Just keep in mind this assumes two things: first, that you make one lump sum contribution today and don’t add or withdraw anything for a period equal to the duration. And second, that you reinvest all interest payments and don’t spend them.
Thank you for a detailed reply, and I re-read a few older articles (to refresh my memory on the subject), but the math just doesn’t make sense to me…
Say I buy a 6 year BCE strip bond yielding 2.40% for $6,064 (a real life example, not a hypothetical one :)) In 2021, it matures and I collect 7K. If VAB catches up by then (meaning – starts yielding more than inflation), I buy VAB (paying less per share than I would now) If not – I buy a GIC or another bond (or just withdraw cash from RRSP if I lost a job or got seriously ill)
Anyways, I think I made my choice – at least for now… :)
@CCP,
“If you’re holding it in a registered account, then it doesn’t matter, because there is no reason to prefer income over capital gains (except for behavioral reasons).”
And risk! IMO there is far less risk in living solely off the income stream than there is in liquidating securities, which may or may not have capital gains at the time of sales.
I don’t wish to get into a debate on capital gains, dividend income or taxes. I merely want to know how increasing interest rates affect bond fund distributions assuming the number of units held doesn’t change. Do the $ distributions go up or down? I’m referring to RRSP holdings
@Bernie: I don’t think there is any difference in risk taking income in the form of dividends or capital. If you take dividends you have the same number of shares that are worth less; if you sell some shares (a home made dividend), you have less shares but they are worth more so the money you have left is the same. This is just a behavioural issue. If you do decide to only “live off the dividends”, with today’s low yields you will have to save more, work longer or spend less in retirement, none of which is particularly appealing. This is explained in detail in the two Moneysense articles that CCP listed in his reply to you above.
@m2: No worries, this is a difficult and counterintuitive idea that many investors find difficult.
In your example, the issue again is predictability. Your strip bond today is worth $6,064 and will mature in six years for $7,000, resulting in a yield of 2.40%. Barring default, you know exactly what your return will be. By contrast, if you put you $6,064 into a bond fund today (and let’s assume for argument’s sake that the fund has a yield to maturity of 2.40% and a duration of six, the same as the strip bond) you don’t know what your return will be six years from now. It would only be 2.40% if all interest rates remained identical for the whole six years, which of course will never happen.
The reason for this discrepancy is that the bond fund is a moving target. You hold a six-year strip bond today, but next year it will be five-year bond, and the year after it will be a four-year bond, and so on. But if you buy a bond ETF with an average term of six years, it will still have an average term of six years next year, and the year after, indefinitely. That’s because a fund is designed to maintain more or less consistent exposure to the bond market over the long term. It’s a little like selling your strip bond every year and buying a new one with a six-year term each time. If you did that, you would not be able to predict your return over the next six years.

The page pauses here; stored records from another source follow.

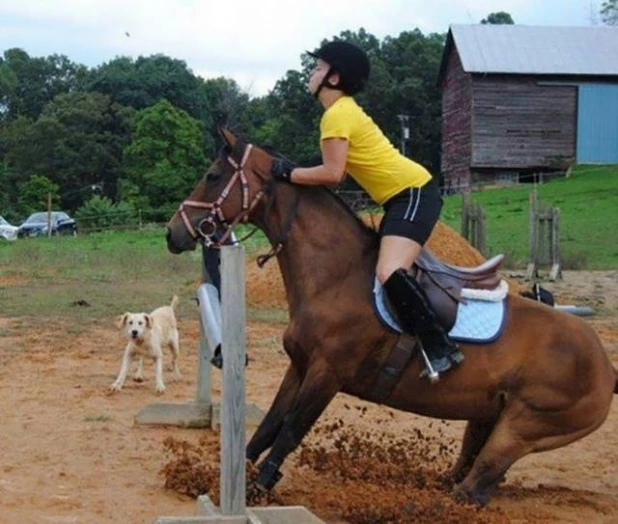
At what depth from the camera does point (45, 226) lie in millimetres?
51219

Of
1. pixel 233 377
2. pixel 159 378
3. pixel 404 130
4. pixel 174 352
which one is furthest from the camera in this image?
pixel 404 130

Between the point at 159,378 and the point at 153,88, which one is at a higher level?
the point at 153,88

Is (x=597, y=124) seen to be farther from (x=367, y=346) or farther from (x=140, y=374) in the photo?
(x=367, y=346)

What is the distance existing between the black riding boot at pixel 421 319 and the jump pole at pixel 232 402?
4.22 ft

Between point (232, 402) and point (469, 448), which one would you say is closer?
point (232, 402)

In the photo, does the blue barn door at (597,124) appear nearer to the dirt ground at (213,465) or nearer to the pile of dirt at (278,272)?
the pile of dirt at (278,272)

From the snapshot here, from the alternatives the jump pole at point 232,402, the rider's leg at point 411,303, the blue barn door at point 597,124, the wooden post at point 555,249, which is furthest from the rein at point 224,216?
the blue barn door at point 597,124

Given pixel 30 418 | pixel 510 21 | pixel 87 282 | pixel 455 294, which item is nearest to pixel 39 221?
pixel 87 282

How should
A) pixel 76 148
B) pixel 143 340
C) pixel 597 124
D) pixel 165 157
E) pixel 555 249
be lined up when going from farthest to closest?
pixel 76 148 → pixel 165 157 → pixel 597 124 → pixel 555 249 → pixel 143 340

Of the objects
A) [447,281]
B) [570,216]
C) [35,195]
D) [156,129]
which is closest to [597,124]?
[570,216]

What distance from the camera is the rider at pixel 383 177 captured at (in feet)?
21.5

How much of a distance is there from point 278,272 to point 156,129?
Answer: 42973 millimetres

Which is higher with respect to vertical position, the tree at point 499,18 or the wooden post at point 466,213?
the tree at point 499,18

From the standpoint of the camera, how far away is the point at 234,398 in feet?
18.1
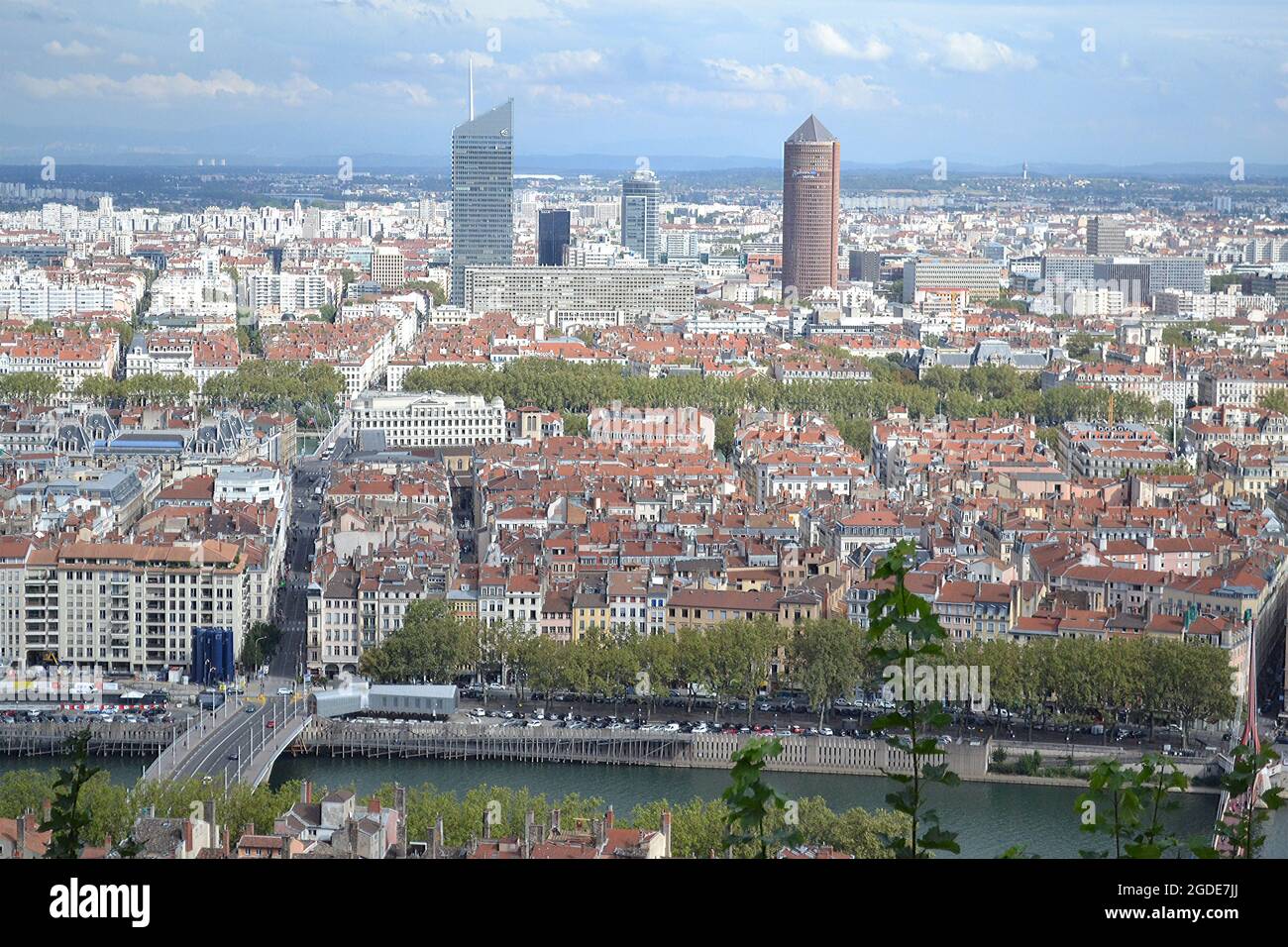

That’s why bond funds are not an appropriate vehicle for investors who want to fund a specific liability, i.e. a known amount on a known future date. But they are excellent vehicles for investors with an indefinite time horizon, such as those saving for retirement.
Hope this helps.
Thank you, CPP, you nailed it – predictability and (maybe just an illusion of :)) control. I don’t need the income in the near future, just want to protect a portion of our rather aggressive portfolio. From what I gather, it might take 8-10 years for interest rates to rise in small increments. So with a ladder of 1-5 year GICs and 6-10 year bond strips we’ll have 5-8K maturing every year. I guess it just gives me a peace of mind knowing that if/when interest rates go up and equity ETFs go down – the fixed income portion of our portfolio will remain, well, Fixed :)
(Maybe in 10 years I’ll be laughing at my today’s worries and concerns, but as a relatively new semi-potato – I’ll just need to see it to believe it :))
And huge thanks for your website and numerous articles, they saved a lot of us from being baked and fried! =)
@Tristan,
The risk I’m referring to is tied to volatility and predictability. There is much greater volatility and far less predictability in price action than there is in volatility and predictability of dividends and their growth. There is also more risk of running out of money if shares need to be liquidated in the distribution phase.
So suppose one has used bond ETFs in the accumulation phase and now, in the aid of moving toward more predictable income, decides to buy individual bonds. Is a regular full-service brokerage able to find, recommend and purchase these individual bond offerings? What minimum amount should such a purchase be to mitigate commission costs? Would it be a reasonable tactic to just make an annual purchase of five-year bonds, with the amount of purchase being approximately one fifth of one’s total bond exposure?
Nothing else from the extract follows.